TSX:YLO - Post by User

Bullboard Posts
Comment by markvrdon Sep 07, 2011 3:05pm
225 Views
Post# 19019128

gw thoughts on commons versus preferred

gw thoughts on commons versus preferredThanks for taking the time to explain the preferred shares.   I tend not to buy a lot of preferred shares and needed some clarification.   I agree with you completely about the series 1 and 2 and would not touch those.   Buybacks on those to the extent possible makes a lot of sense to me too as you are suggesting.
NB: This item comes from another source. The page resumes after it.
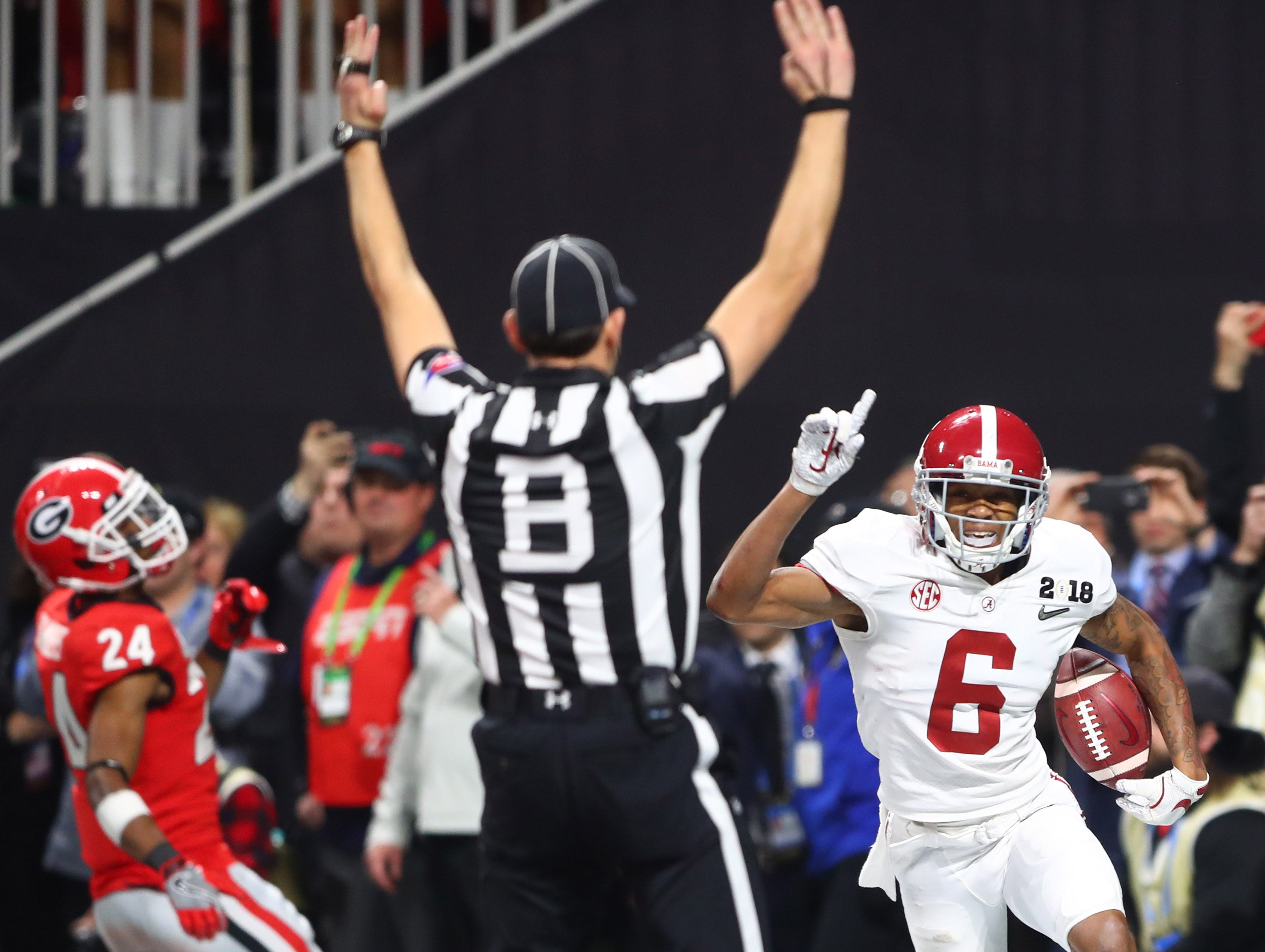 Jan. 8: Alabama Crimson Tide wide receiver DeVonta Smith (6) celebrates after catching the game-winning touchdown in overtime against the Georgia Bulldogs to win the national championship.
I do understand that eventually the company is going to seek to redeem the 3 and 5 series (or do cheaper buybacks as they have been doing).    My thinking though is that, if we're working on the assumption that the company is going to turn around without bankruptcy (which is my assumption), then the commons make a lot of sense too.

Scenario 1 -- Bankruptcy or company shows imminent signs of it: 
Even though this is not where I think it's going, I'm going to start with this scenario.
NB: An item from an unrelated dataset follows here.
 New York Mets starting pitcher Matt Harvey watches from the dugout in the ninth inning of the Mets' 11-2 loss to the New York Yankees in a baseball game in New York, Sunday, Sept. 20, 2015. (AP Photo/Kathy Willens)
If you hold C&D series shares, you will be high on the list of creditors and will probably get some back some or most of your capital especially if you bought your C&D cheap on the secondary market and have been collecting a quarterly dividend that's about 15% of the 11 bucks a share you paid (assuming you buy today).   Because of low volumes, it may be hard to unload your C&Ds if the company enters a "death spiral".   However, you are sitting in a pretty good spot.
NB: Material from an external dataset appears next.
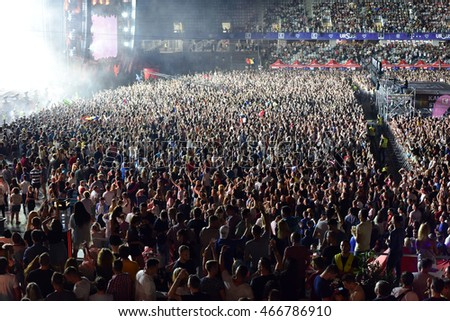 CLUJ-NAPOCA, ROMANIA - AUGUST 4, 2016: Stadium full with cheering crowd partying at a Faithless live concert during the Untold Festival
If you hold commons your dividend is about 18% if you buy in the low 80s.   You are in trouble if the stock is halted and never resumes due to bankruptcy.   May end up getting a big fat zero per share.  Your dividend may also be cut along the way.

However, due to the extremely depressed prices of the commons right now and the fact that this outcome is not imminent, you can probably make some nice capital gains and lock in those profits.   If you're nimble, you can get out before anything really bad happens because the trading volume will be high, there will be some bounce when shorts cover, etc.

Preferred's look better in this situation but there are many ways to mitigate risk if you watch the markets closely and can trade your way out.

Scenario 2 -- Our working premise: company makes a recovery

In this case, eventually your C & D series are redeemed for $25 (unless you sell into a buyback sooner than that).   Your dividend is secure and you double your share price.   Some very nice gains are made.

I think the commons, in this scenario, fare even better though.   Commons are valued right around annual EPS and less than a tenth of book value.   Even if book value is cut in half (very pessimistic) because of write-downs on intangible assets, you are at a fifth of book.  Moreover, if dividend holds at 15 cents, it's better than that on the C&Ds.   You stand to very realistically see your share price triple or better while making a better dividend.

I tend to really like the commons over the preferred shares since I watch the trading regularly anyway.